Pramoedya.id: Pemerintah melalui Kementerian Ketenagakerjaan (Kemnaker) resmi melarang perusahaan menahan ijazah dan dokumen pribadi milik pekerja. Larangan tersebut tertuang dalam Surat Edaran Menteri Ketenagakerjaan Nomor M/5/HK.04.00/V/2025 yang diterbitkan pada 20 Mei 2025, sehari sebelum Hari Kebangkitan Nasional.
Menteri Ketenagakerjaan, Yassierli, menyatakan bahwa praktik penahanan ijazah selama ini telah menjadi pola umum yang merugikan buruh. Ia menyebut, banyak pengusaha menahan ijazah sebagai bentuk jaminan agar pekerja tidak meninggalkan perusahaan, bahkan digunakan untuk menekan pekerja yang memiliki utang atau pekerjaan belum rampung. Dalam posisi yang tidak setara, kata dia, pekerja menjadi pihak paling dirugikan.
“Pekerja tentu saja tidak dapat dengan mudah mendapatkan kembali ijazahnya. Ini bentuk relasi kerja yang timpang dan harus diakhiri,” ujar Yassierli dalam konferensi pers di kantor Kemnaker, Rabu (20/5.2025).
Menurutnya, dokumen pribadi seperti ijazah, paspor, buku nikah, hingga sertifikat kompetensi adalah bagian dari hak pekerja yang tidak boleh disandera oleh perusahaan. Selain melanggar etika ketenagakerjaan, praktik ini juga dapat merugikan masa depan pekerja. Ia menilai, penahanan ijazah berpotensi menghambat kesempatan seseorang untuk berkembang dan berpindah kerja, bahkan bisa berdampak pada produktivitas dan kesejahteraan jangka panjang.

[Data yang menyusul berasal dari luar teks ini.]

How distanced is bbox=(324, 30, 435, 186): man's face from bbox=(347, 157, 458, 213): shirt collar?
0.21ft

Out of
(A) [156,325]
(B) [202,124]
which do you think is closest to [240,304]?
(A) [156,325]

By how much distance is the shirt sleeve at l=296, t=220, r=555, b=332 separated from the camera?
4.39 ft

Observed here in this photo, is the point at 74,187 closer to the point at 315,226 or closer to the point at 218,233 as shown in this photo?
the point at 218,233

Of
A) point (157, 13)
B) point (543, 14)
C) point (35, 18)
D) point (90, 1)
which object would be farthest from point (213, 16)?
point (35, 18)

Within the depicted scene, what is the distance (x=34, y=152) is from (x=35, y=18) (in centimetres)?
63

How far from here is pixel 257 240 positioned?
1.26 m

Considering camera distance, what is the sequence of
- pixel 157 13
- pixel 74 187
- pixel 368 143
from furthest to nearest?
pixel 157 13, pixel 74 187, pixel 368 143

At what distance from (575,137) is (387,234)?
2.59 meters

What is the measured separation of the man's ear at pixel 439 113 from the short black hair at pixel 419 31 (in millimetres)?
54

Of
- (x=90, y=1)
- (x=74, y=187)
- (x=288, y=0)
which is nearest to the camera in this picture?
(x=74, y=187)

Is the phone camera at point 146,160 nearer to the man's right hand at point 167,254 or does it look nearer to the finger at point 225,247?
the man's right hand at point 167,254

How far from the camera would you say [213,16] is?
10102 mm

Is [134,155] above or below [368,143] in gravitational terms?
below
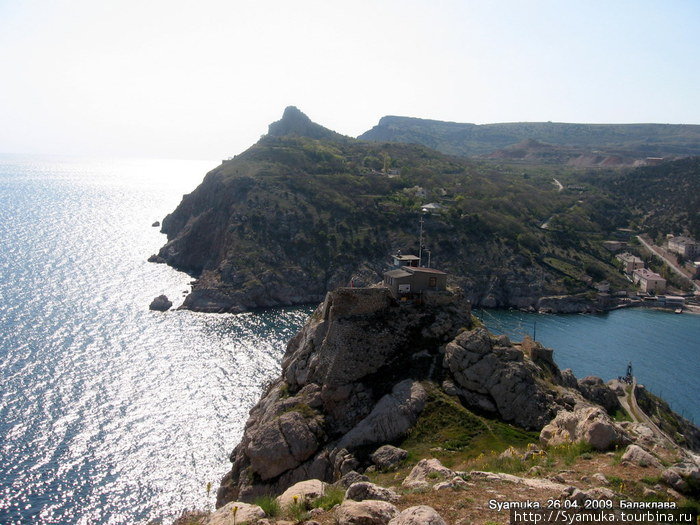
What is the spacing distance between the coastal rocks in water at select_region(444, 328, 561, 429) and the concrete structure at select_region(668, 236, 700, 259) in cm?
13112

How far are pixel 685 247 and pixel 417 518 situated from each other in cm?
15946

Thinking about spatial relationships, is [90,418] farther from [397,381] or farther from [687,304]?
[687,304]

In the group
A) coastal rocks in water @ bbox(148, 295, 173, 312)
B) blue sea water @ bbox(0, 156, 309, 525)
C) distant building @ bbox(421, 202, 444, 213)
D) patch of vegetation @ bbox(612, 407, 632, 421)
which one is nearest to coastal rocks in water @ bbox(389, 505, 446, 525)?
blue sea water @ bbox(0, 156, 309, 525)

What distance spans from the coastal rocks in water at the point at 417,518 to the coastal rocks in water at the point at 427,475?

Surat Edaran itu melarang secara tegas perusahaan untuk mensyaratkan atau menahan dokumen asli milik pekerja. Meski begitu, dalam kondisi tertentu, penyerahan ijazah bisa diperbolehkan—misalnya jika pendidikan dan pelatihan pekerja dibiayai langsung oleh perusahaan. Dalam hal ini, perusahaan wajib menjamin keamanan dokumen dan bertanggung jawab atas kerusakan atau kehilangan.
Wakil Menteri Ketenagakerjaan, Immanuel Ebenezer, bahkan menyebut praktik penahanan ijazah sebagai bentuk modern dari perbudakan. Ia mengutip Konvensi ILO Nomor 29 Tahun 1930 yang mengklasifikasikan penahanan dokumen sebagai bentuk kerja paksa yang bisa dipidanakan.
“Siapapun yang menahan ijazah karyawan harus kita anggap melakukan tindakan kriminal,” ujar Immanuel yang akrab disapa Noel.
Noel menambahkan, pihaknya akan mendorong agar kebijakan ini tidak hanya sebatas surat edaran, tetapi juga diperkuat melalui Peraturan Menteri Ketenagakerjaan agar memiliki daya ikat hukum yang lebih kuat. Namun untuk jangka pendek, SE dianggap sebagai langkah cepat untuk menekan praktik yang sudah mengakar di banyak sektor, termasuk di perusahaan pelat merah.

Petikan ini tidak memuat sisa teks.